*** TEXT ***

# Crappie jigs



## jon84 (Sep 30, 2015)

New to tying jigs. What do you guys think so far?


----------



## Saugeyefisher (Jul 19, 2010)

They look great! And should produce year round for you. I'm really liking the small one strand jigs. They look a lot like some of the soft plastic tails I use a lot. An black/chartruse combo is hard to beat .
I hardly use hairjigs but plan on accumulating a selection to toss in the crappie box. Let us know how they work for you!


----------



## jon84 (Sep 30, 2015)

Saugeyefisher said:


> They look great! And should produce year round for you. I'm really liking the small one strand jigs. They look a lot like some of the soft plastic tails I use a lot. An black/chartruse combo is hard to beat .
> I hardly use hairjigs but plan on accumulating a selection to toss in the crappie box. Let us know how they work for you!


Thank you!I will keep you guys posted


----------



## Fishingisfun (Jul 19, 2012)

Very nice, those will catch fish.


----------



## DHower08 (Nov 20, 2015)

Very nice. I tie alot of my own as well. Black/char. Is an awesome combo as well as black/pink


----------



## DHower08 (Nov 20, 2015)

A little tip. It appears you trimmed some of the natural tips off your material. Always try to only trim where your wrapping. You can loose alot of action by trimmig the tips


----------



## hatteras1 (Jan 18, 2011)

Look really good..


----------



## jon84 (Sep 30, 2015)

*** EXTRACTED ENTRIES ***

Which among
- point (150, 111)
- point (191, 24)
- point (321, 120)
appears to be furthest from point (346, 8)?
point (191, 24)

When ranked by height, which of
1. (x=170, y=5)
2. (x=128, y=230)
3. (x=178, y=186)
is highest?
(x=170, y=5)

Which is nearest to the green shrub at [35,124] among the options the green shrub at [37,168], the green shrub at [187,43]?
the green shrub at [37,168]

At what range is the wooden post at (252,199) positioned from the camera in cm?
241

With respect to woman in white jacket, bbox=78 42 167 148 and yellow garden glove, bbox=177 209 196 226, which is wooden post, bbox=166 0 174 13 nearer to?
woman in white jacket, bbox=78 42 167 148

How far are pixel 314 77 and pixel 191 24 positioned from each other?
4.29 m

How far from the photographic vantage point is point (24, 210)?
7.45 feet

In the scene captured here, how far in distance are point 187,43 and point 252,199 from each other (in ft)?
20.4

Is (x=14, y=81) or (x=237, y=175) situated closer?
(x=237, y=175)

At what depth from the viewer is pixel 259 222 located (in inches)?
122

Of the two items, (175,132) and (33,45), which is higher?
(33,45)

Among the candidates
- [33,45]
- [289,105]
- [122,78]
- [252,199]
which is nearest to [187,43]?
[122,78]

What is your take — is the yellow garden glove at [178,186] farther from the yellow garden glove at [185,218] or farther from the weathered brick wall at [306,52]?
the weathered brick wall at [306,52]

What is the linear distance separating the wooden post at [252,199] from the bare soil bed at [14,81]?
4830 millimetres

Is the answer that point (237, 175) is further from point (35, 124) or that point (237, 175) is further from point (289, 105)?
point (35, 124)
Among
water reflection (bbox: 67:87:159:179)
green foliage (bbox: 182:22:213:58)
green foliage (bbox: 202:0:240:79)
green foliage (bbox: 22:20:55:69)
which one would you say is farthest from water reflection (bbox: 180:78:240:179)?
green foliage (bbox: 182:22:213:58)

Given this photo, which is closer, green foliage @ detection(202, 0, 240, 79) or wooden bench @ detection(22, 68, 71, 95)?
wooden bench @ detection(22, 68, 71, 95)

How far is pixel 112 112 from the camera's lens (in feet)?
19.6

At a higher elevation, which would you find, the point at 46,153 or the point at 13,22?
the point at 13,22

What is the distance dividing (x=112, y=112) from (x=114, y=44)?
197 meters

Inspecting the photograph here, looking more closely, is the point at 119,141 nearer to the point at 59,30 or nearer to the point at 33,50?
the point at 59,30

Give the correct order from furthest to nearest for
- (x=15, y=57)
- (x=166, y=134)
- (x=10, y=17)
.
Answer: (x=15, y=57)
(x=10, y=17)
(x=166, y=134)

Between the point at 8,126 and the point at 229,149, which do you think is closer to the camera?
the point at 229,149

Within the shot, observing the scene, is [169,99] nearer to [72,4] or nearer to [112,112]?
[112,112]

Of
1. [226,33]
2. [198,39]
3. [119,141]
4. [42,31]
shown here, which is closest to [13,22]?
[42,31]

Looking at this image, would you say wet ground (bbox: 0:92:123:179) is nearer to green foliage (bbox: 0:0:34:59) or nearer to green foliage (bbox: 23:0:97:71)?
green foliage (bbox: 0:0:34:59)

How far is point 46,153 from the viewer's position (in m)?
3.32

***

Carry on the crappie jig thread from the point where it stops. The items stand apart from the crappie jig thread.

DHower08 said:


> A little tip. It appears you trimmed some of the natural tips off your material. Always try to only trim where your wrapping. You can loose alot of action by trimmig the tips


Yes those were the first couple I made not knowing any better. I quit doing it the look better now. I guess its part of teaching yourself lol


----------



## DHower08 (Nov 20, 2015)

Absolutely it is a large lurning curve. Once you figure out what works for you though its amazing what you can come up with


----------



## c. j. stone (Sep 24, 2006)

Been making similar jigs to those for abt 45 years! When using maribou tails behind chenille bodies, I don't use as much as you are using( maybe abt one third that much)! You can buy ten packs at W-mart cheaper than you can make them, but they also are all over-tailed! Commercial maribou jigs are over-tailed to catch fishermen! In this case, bigger is not better! Light wind/wave action will wag/swim the maribou tantalizingly(if not to thick) under a bobber. Tails too thick, it tends to wag/wiggle the entire jig(and it takes quite a wind to do that)! The sparser tails will get bit off after a bunch of fish are caught but then it's time to tie on a new one anyway. Otherwise, they look great!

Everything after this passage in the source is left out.